La journée avait été longue pour tous. Les obligations du palais, les réunions interminables et les intrigues politiques avaient épuisé même les plus endurcis. Mais ce soir était différent. Ce soir, ils avaient quatre épisodes à regarder, et surtout… Mei-Ling serait enfin des leurs.

La princesse Sylvie, rayonnante dans une robe de soie bleu nuit brodée de fils d’argent, avait passé l’après-midi à tout superviser. Elle avait vérifié chaque détail, ajusté chaque coussin, et même inspecté les mouchoirs pour s’assurer qu’ils étaient bien pliés. — « Il faut que tout soit parfait », répétait-elle, les yeux brillants d’excitation.

Margot, pragmatique, roulait des yeux en la voyant s’affairer.
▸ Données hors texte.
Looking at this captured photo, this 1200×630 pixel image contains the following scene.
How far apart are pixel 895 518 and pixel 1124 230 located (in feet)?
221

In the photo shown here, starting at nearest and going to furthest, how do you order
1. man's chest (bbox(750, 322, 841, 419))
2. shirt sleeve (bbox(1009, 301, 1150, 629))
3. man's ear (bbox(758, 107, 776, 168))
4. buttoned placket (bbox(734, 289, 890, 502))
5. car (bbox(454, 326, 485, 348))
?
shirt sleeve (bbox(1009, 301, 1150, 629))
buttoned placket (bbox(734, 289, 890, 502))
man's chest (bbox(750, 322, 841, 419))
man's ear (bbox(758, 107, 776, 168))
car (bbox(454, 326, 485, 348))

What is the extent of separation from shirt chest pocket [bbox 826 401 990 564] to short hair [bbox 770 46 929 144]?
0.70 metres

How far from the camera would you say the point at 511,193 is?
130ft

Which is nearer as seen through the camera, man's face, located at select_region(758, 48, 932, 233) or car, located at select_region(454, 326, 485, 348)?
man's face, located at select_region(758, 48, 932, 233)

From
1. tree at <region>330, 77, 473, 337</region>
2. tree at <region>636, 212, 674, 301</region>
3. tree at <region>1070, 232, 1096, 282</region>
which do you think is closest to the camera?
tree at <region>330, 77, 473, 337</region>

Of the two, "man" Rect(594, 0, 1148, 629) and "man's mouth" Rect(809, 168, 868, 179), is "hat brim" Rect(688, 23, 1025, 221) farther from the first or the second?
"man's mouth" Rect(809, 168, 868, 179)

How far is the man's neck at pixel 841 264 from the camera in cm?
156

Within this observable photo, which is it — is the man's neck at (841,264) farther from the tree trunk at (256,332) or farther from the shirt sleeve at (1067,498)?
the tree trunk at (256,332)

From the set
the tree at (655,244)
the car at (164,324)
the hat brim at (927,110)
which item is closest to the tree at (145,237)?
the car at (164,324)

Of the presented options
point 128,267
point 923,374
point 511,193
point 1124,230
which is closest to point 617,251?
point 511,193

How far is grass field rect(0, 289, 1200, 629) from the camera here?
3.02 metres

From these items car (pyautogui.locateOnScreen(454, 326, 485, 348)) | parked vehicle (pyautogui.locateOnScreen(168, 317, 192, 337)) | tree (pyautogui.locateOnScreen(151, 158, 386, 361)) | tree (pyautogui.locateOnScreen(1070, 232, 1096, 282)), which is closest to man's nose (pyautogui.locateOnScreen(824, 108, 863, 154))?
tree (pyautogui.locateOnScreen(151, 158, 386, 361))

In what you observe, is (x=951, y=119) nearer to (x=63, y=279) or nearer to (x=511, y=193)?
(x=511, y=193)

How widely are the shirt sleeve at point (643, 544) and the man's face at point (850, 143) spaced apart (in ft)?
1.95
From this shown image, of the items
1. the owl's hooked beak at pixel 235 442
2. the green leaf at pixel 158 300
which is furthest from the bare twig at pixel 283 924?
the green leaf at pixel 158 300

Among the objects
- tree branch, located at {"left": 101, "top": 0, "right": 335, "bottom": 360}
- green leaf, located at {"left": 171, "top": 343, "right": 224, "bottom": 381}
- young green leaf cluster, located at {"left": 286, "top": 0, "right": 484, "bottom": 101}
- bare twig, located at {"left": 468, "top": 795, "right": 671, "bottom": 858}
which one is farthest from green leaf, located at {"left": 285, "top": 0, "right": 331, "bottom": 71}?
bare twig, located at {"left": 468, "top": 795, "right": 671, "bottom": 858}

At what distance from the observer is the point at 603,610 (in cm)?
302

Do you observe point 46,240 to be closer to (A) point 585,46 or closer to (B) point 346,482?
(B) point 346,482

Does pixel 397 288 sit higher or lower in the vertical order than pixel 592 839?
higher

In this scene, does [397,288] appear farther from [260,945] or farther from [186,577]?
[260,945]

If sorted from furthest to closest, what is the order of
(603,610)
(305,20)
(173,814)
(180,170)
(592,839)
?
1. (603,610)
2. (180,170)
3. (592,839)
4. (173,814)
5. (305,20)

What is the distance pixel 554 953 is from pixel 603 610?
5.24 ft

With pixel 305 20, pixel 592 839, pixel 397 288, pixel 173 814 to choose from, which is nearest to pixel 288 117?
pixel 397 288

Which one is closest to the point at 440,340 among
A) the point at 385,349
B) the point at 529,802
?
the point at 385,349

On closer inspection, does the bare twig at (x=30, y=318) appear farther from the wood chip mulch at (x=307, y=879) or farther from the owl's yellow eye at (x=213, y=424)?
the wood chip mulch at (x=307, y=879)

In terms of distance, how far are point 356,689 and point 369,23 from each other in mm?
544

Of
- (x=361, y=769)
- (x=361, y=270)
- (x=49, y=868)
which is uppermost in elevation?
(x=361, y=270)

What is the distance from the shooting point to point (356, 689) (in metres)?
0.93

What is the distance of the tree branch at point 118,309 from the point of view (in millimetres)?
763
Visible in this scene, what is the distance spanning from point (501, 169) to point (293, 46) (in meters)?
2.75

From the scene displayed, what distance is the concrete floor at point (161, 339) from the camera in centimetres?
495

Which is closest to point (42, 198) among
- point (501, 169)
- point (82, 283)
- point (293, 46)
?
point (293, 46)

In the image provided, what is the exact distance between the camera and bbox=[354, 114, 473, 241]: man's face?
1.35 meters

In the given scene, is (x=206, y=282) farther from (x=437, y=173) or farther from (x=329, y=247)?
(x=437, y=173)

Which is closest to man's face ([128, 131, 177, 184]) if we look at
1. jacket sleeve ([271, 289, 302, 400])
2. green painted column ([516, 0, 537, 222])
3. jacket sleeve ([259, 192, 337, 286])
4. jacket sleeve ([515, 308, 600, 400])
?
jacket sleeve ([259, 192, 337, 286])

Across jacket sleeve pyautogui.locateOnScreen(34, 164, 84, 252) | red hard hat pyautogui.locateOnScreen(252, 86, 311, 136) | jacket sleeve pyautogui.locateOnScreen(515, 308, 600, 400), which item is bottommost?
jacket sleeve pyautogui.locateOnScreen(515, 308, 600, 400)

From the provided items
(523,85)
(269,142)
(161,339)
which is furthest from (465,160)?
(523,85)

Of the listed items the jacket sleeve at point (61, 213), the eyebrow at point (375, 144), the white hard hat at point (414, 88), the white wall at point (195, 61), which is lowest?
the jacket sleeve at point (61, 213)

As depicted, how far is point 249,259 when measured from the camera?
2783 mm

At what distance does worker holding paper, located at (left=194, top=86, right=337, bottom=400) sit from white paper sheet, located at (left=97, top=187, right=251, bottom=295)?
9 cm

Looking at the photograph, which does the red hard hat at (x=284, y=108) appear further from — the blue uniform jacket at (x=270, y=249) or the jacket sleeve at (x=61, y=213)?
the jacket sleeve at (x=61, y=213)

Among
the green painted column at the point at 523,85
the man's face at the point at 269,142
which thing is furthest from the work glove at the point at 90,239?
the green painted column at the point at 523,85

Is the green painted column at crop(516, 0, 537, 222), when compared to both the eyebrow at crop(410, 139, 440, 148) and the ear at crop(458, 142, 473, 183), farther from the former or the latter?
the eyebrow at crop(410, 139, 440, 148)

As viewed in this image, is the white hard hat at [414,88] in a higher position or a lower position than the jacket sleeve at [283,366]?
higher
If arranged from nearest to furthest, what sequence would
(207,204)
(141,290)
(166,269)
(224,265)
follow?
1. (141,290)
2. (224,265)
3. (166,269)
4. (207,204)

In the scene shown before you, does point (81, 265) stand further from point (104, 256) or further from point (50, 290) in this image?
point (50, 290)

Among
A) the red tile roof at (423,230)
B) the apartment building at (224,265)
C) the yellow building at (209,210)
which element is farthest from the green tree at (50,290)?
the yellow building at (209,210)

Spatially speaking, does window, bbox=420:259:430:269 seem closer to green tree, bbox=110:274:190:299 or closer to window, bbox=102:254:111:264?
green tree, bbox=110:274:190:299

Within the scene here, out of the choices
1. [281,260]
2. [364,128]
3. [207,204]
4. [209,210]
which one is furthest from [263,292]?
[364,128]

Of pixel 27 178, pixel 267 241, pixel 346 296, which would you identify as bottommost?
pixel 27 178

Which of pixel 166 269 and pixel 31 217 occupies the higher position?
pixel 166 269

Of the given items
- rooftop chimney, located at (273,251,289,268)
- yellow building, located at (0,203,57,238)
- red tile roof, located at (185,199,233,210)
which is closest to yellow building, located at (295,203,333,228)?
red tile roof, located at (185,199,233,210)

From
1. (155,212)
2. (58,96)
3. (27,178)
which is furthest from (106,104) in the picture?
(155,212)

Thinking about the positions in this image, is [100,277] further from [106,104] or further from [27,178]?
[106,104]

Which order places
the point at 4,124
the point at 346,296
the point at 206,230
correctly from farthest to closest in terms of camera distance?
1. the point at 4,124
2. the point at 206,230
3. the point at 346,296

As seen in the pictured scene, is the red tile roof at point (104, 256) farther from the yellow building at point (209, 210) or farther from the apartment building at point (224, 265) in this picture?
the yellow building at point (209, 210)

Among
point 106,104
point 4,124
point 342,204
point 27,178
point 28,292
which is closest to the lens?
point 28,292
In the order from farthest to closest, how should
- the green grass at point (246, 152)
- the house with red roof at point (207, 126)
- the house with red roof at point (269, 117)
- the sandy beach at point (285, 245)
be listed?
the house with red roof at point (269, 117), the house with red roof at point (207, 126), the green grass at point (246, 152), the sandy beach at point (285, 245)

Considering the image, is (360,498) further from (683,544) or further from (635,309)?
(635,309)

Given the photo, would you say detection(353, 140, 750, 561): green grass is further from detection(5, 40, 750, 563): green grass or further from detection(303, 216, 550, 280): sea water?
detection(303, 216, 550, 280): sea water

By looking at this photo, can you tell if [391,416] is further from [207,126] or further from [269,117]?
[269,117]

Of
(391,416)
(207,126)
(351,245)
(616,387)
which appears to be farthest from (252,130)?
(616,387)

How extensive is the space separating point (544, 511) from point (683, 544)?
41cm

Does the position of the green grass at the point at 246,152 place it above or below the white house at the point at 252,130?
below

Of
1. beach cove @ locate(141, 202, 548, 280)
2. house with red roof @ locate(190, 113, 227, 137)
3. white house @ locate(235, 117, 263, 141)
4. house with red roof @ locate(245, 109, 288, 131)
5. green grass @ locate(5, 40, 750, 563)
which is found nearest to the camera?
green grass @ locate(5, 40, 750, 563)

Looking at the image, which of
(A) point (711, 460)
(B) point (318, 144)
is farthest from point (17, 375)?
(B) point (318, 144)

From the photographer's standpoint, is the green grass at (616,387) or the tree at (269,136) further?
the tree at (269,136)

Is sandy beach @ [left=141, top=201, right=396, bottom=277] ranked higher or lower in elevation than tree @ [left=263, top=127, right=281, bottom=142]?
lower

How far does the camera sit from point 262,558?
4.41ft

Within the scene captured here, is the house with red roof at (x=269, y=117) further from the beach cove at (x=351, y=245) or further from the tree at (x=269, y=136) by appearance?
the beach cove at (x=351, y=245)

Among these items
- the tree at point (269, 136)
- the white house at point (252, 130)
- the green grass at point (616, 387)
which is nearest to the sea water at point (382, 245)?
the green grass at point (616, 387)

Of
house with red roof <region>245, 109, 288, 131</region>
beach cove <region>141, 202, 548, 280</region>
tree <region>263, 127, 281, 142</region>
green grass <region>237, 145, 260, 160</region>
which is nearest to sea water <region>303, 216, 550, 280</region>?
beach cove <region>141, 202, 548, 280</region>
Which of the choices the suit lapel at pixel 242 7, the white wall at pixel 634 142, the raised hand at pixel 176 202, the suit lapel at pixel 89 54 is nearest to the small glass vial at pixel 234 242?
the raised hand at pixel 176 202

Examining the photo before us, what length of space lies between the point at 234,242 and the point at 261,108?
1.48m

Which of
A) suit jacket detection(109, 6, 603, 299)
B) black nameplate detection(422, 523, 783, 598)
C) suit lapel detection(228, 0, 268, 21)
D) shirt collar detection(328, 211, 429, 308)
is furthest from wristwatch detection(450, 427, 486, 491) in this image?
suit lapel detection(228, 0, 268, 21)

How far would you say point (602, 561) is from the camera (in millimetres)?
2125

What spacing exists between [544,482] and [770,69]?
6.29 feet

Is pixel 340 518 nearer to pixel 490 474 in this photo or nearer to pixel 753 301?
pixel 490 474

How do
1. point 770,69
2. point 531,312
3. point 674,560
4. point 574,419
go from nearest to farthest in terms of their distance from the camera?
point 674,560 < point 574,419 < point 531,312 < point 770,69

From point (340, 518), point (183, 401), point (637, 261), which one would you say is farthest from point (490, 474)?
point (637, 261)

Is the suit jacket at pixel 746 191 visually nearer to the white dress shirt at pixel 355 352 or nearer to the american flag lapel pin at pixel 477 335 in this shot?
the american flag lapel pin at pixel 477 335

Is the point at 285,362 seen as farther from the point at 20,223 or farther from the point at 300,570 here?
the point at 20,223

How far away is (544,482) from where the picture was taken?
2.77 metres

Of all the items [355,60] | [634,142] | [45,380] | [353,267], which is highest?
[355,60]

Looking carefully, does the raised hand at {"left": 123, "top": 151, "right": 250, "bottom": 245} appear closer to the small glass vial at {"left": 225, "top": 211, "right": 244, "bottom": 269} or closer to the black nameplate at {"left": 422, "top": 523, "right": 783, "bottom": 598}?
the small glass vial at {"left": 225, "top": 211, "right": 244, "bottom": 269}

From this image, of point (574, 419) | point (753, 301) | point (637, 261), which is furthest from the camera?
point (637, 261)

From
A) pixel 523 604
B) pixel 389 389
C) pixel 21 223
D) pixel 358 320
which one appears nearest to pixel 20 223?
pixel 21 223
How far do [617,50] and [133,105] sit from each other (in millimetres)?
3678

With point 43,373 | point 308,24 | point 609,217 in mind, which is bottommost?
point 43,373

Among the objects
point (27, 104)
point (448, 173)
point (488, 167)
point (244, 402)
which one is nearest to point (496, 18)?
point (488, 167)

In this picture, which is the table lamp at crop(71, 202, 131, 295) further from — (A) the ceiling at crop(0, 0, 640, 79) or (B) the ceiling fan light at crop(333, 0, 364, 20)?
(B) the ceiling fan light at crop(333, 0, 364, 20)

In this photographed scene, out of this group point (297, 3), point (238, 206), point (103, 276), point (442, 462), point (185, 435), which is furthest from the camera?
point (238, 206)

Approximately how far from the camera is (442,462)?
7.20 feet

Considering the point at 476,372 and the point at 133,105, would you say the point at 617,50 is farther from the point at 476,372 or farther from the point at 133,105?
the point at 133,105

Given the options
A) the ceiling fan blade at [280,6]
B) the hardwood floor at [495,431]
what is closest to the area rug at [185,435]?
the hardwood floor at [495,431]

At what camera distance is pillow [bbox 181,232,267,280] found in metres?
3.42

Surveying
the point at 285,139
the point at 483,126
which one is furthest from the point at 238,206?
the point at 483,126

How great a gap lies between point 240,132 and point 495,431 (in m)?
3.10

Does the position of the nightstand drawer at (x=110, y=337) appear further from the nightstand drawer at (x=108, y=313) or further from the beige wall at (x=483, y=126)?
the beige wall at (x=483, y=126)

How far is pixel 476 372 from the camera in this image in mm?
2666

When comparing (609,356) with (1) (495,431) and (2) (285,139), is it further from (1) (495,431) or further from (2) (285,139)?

— « Votre Altesse, si vous passez encore une minute à vérifier ces mouchoirs, les épisodes seront terminés avant même qu’on ait commencé », plaisanta-t-elle en posant une assiette de pâtisseries sur la table.

Damoiselle Sibylle, assise près de la fenêtre, observait la scène avec un sourire discret, tandis que le prince Olivier, qui les avait rejoints en début de soirée, nonchalamment installé dans un fauteuil, feignait de lire un parchemin officiel, bien qu’il jetât des regards amusés en direction de Sylvie.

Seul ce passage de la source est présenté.